§ **Information given**
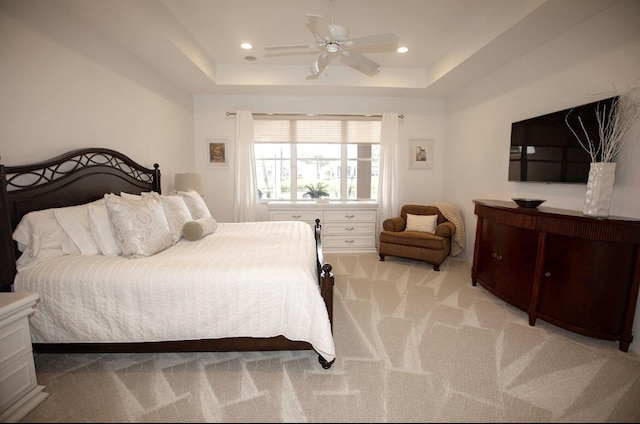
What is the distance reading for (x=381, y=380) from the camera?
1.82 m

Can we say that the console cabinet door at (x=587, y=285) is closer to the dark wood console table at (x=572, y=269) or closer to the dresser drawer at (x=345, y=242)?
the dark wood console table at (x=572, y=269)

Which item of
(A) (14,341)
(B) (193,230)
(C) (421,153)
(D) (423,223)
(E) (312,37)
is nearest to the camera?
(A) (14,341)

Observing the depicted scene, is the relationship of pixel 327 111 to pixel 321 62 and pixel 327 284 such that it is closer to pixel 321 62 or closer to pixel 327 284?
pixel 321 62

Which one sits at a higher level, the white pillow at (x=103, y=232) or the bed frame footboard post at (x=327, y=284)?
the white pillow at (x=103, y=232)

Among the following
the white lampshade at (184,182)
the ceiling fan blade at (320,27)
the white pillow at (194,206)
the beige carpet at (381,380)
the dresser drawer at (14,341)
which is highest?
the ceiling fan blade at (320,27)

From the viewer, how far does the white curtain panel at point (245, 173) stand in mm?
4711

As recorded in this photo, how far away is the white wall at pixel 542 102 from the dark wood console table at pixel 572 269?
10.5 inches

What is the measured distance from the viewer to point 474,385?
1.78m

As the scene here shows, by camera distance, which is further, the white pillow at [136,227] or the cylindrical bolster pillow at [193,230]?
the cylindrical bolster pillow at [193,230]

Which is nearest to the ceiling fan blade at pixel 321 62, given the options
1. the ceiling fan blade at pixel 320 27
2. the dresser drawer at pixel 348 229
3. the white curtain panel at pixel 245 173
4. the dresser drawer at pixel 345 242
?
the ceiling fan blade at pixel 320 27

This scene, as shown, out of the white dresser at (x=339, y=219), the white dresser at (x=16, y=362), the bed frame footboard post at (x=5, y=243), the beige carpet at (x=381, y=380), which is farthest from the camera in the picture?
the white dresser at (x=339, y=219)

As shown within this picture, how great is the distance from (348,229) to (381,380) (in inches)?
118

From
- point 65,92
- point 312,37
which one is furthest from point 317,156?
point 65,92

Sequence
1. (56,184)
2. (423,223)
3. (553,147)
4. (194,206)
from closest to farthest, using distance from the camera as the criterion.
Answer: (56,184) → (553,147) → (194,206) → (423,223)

* * *

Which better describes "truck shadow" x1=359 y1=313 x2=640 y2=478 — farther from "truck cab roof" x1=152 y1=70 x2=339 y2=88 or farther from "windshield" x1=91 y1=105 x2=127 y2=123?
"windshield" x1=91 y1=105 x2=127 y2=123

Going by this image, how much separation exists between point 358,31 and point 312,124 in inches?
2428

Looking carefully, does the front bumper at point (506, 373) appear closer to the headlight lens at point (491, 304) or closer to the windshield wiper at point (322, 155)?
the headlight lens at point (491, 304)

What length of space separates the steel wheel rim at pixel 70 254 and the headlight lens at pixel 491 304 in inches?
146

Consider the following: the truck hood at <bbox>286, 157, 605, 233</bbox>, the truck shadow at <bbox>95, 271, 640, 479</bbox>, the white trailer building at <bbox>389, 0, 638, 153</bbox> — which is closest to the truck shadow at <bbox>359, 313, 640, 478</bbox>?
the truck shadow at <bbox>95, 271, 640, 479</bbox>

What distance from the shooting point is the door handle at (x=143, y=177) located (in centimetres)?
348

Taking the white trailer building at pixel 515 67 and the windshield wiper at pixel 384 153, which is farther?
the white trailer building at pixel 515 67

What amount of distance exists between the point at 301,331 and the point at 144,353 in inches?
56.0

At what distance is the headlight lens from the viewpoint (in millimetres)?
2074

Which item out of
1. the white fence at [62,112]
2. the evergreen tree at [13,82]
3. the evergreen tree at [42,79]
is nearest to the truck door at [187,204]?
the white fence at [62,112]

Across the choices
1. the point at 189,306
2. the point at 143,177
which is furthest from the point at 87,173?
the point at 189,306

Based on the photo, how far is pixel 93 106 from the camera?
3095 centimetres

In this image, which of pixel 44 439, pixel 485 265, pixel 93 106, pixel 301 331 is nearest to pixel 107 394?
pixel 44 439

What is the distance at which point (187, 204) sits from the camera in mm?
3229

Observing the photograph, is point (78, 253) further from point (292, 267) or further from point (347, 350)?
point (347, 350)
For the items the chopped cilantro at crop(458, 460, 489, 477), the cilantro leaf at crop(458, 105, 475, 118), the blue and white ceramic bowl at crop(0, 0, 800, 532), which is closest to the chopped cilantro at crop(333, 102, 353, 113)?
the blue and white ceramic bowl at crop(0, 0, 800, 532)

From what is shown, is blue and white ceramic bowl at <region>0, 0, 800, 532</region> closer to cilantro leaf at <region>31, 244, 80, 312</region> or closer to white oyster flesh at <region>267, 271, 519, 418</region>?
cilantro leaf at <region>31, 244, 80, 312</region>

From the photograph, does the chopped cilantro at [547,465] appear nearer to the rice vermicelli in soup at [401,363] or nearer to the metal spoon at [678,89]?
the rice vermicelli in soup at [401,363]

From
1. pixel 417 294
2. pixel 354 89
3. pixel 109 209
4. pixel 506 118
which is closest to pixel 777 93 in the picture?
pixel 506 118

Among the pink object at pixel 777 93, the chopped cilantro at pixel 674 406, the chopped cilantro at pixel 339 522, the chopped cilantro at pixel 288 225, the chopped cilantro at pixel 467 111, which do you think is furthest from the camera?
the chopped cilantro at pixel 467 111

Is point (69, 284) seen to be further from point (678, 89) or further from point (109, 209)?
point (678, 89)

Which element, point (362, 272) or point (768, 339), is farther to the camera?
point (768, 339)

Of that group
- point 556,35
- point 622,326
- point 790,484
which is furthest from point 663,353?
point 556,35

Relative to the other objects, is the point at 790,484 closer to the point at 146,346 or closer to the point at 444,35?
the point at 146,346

==

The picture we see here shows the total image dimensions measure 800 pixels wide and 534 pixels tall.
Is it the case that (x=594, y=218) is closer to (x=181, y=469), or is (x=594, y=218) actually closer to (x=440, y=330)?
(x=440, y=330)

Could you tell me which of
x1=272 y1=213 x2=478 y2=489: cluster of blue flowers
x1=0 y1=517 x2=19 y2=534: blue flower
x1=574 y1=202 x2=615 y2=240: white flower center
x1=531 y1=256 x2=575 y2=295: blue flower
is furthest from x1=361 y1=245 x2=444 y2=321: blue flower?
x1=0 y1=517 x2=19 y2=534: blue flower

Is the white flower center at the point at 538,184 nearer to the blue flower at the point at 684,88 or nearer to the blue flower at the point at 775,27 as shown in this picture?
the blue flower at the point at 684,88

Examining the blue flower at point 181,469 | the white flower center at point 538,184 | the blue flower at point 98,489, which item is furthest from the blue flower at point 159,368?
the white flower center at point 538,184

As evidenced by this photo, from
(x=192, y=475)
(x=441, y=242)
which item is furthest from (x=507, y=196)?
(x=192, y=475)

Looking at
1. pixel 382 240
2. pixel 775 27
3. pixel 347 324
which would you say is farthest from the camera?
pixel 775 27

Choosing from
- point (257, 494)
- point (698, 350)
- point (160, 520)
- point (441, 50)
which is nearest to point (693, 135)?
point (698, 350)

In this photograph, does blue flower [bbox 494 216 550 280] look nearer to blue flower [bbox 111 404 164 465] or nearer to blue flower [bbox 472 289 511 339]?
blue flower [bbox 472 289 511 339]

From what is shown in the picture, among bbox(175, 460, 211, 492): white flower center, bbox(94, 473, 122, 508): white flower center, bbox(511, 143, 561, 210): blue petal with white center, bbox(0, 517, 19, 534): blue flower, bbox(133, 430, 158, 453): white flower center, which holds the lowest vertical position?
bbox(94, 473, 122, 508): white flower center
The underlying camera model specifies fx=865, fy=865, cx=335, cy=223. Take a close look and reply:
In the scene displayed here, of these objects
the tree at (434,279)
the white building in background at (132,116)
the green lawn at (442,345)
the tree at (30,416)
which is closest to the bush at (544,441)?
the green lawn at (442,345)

§ **Requirements**
Locate every line above that contains the word "vermicelli", treating uppercase and lowercase as distinct, and copy each such line in full.

§ **Completed task**
From the photograph, does the chopped cilantro at [547,465] appear nearer to the rice vermicelli in soup at [401,363] or nearer to the metal spoon at [678,89]?
the rice vermicelli in soup at [401,363]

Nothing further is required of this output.